Page text:
* * * * *
Larger box space is being filled by value-oriented retail: Thrift stores, Dollar stores and second-hand-goods retailers lumped into one category.
“I would say that that, probably, what we can expect for the next year is a continuation of this tight market,” said Sherbut. “We do have some developments in the pipeline right now that I think will give some retailers some more options.
“But, being one of the leading cities in Canada with population growth, I think that we’re going to continue seeing this low-vacancy market.”
New development continues to favour smaller-format units, typically ranging from 1,000 to 3,500 sf, aligning with demand from the service-based and neighbourhood-oriented retailers. Additional retail space remains in the pipeline, with many projects expected to complete in 2026 or early 2027, including Vesta Properties’ Broadway on 17th and mixed-use development in the Beltline, which will include about 70,000 square feet of retail space.
As with other cities, Calgary’s mixed-use projects are helping to alleviate the retail sector’s demand pressures.
“We’re seeing a large emphasis on mixed use,” he said. “This would probably be a result of the demand for residential and purpose-built rental. We are seeing most of these projects are getting built, whether it be conversion from office to residential and/or brand new development. They all have some form of main-floor retail offering. Now, they’re not large faces by any means, but they are, you know, in line with the categories I mentioned.”
Sherbut expects the “mixed-use mindset” to increase in coming years. But he noted that new retail developments are tied to densification efforts in urban areas, such as the one in the Red Mile area of 17th Avenue and the Beltline, located just off downtown.
“I would say that there’s going to be a little bit more [retail] supply that’s coming to market by way of these mixed-use developments,” he said. “But it’s not enough to match the population growth that we’ve had and to serve the demand that already exists.”
Barclay Street reported that overall retail occupancy rose 130 basis points year-over-year, with vacancy declines recorded across most city quadrants. The southwest quadrant was the lone exception, posting a modest increase in vacancy.
Despite the pressure that it is facing and the expected ongoing imbalance, Sherbut views the local retail sector as being “very strong.” Alberta’s largest city is just catching up to other Canadian major markets in which demand tightened earlier, he added.
“Calgary always had space available, and it’s just been in the last couple of years that that has, I would say, tightened,” he said. “If there’s retailers that are looking at certain markets in Calgary, there may not be an existing location or existing opportunity available, so they put their name on the waitlist and they work with market brokers like ourselves. They work with landlords, developers, and they’re all in the queue for future projects.
* * * * *
Given data:
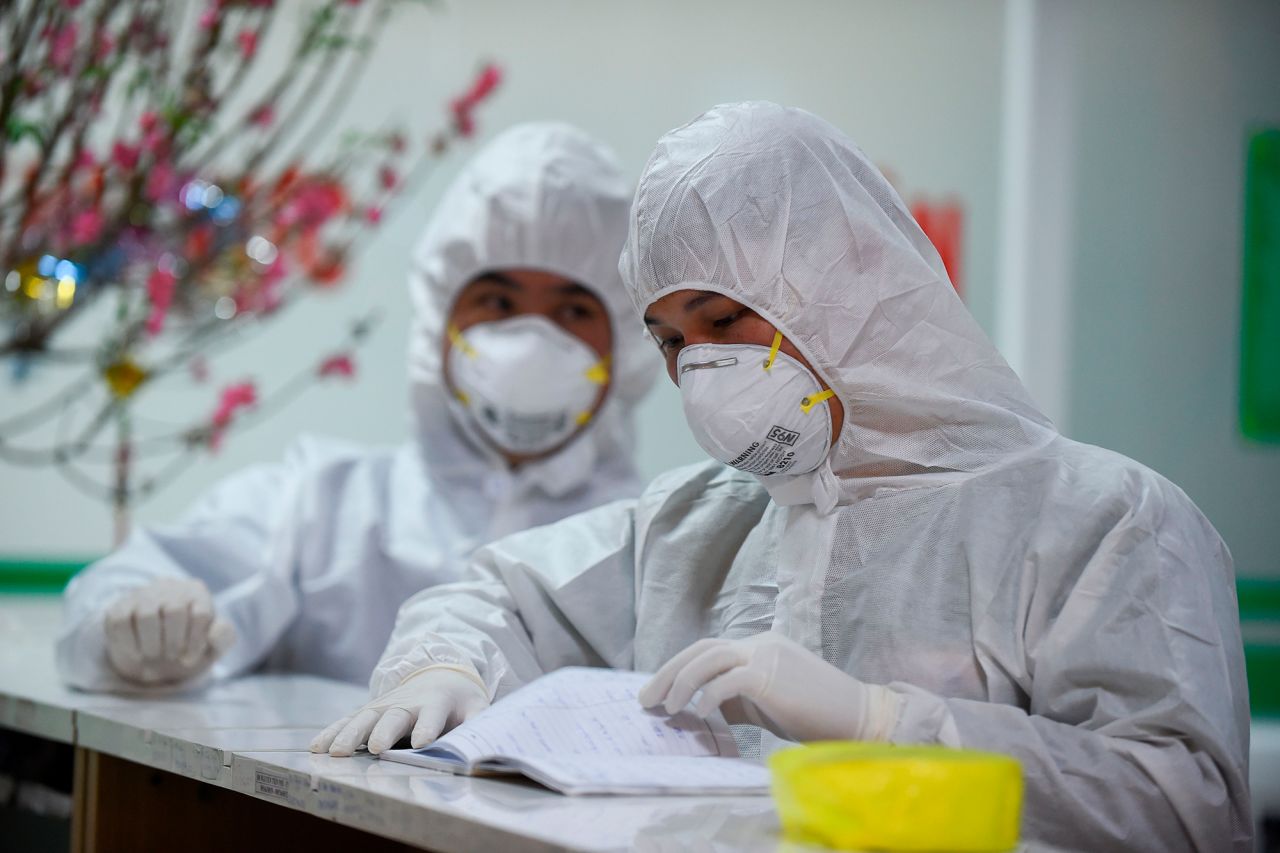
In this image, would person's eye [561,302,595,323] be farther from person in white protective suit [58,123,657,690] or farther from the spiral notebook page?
the spiral notebook page

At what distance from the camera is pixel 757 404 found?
4.54 ft

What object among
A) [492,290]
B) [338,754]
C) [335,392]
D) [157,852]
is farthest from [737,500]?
[335,392]

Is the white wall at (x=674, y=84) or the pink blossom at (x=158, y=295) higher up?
the white wall at (x=674, y=84)

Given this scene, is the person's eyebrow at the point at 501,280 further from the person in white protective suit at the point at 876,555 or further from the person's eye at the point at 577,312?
the person in white protective suit at the point at 876,555

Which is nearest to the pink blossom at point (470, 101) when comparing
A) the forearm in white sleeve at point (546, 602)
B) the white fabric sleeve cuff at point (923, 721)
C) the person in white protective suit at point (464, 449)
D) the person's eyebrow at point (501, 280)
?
the person in white protective suit at point (464, 449)

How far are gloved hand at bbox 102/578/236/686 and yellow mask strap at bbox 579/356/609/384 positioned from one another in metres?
0.72

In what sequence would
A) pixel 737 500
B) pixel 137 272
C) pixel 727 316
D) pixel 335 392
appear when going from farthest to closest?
pixel 335 392 < pixel 137 272 < pixel 737 500 < pixel 727 316

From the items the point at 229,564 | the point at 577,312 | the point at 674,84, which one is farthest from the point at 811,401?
the point at 674,84

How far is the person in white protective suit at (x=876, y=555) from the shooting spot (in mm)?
1174

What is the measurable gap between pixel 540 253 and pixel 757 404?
1096 millimetres

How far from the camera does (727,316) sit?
4.68 ft

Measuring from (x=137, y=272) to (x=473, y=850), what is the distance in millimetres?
1862

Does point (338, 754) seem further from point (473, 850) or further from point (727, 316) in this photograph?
point (727, 316)

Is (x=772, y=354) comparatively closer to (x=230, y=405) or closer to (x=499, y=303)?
(x=499, y=303)
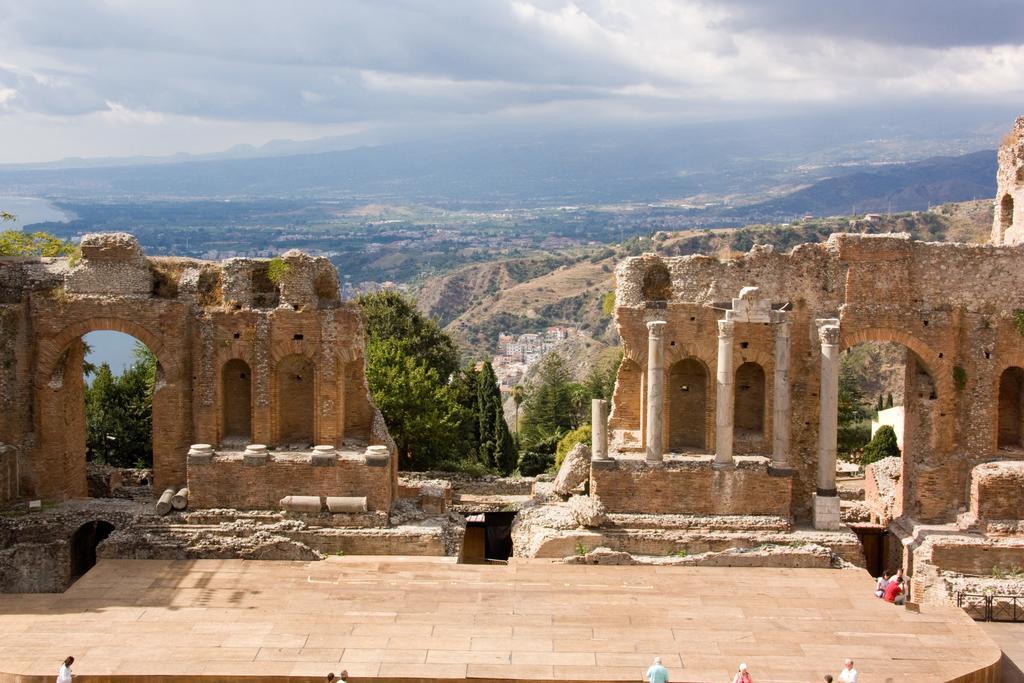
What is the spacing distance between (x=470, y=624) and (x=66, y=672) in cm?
* * * * *
Things to do:
1. Do statements (a)–(c) agree with the Calgary retail article? Give yes or no for each, with the deciding words from the article quoted verbatim. (a) New development favors units typically between 1,000 and 3,500 sf. (b) Barclay Street recorded a vacancy decline in the southwest quadrant. (c) The mixed-use development in the Beltline will include about 70,000 square feet of retail space.
2. Copy the entries verbatim, starting at the line that contains "Measuring from (x=137, y=272)" and ending at the last line of the entries, both included. Omit the pictures.

Expected responses:
1.
(a) Yes: "typically ranging from 1,000 to 3,500 sf"
(b) No: "The southwest quadrant was the lone exception, posting a modest increase in vacancy."
(c) Yes: "mixed-use development in the Beltline, which will include about 70,000 square feet of retail space"

2.
Measuring from (x=137, y=272) to (x=473, y=850), what is the distance in millimetres?
1862

Does point (338, 754) seem further from point (473, 850) or further from point (727, 316) in this photograph?
point (727, 316)

Is (x=772, y=354) comparatively closer to (x=230, y=405) or closer to (x=499, y=303)?
(x=499, y=303)
What is the spacing distance between (x=470, y=624) and (x=66, y=672) in cm?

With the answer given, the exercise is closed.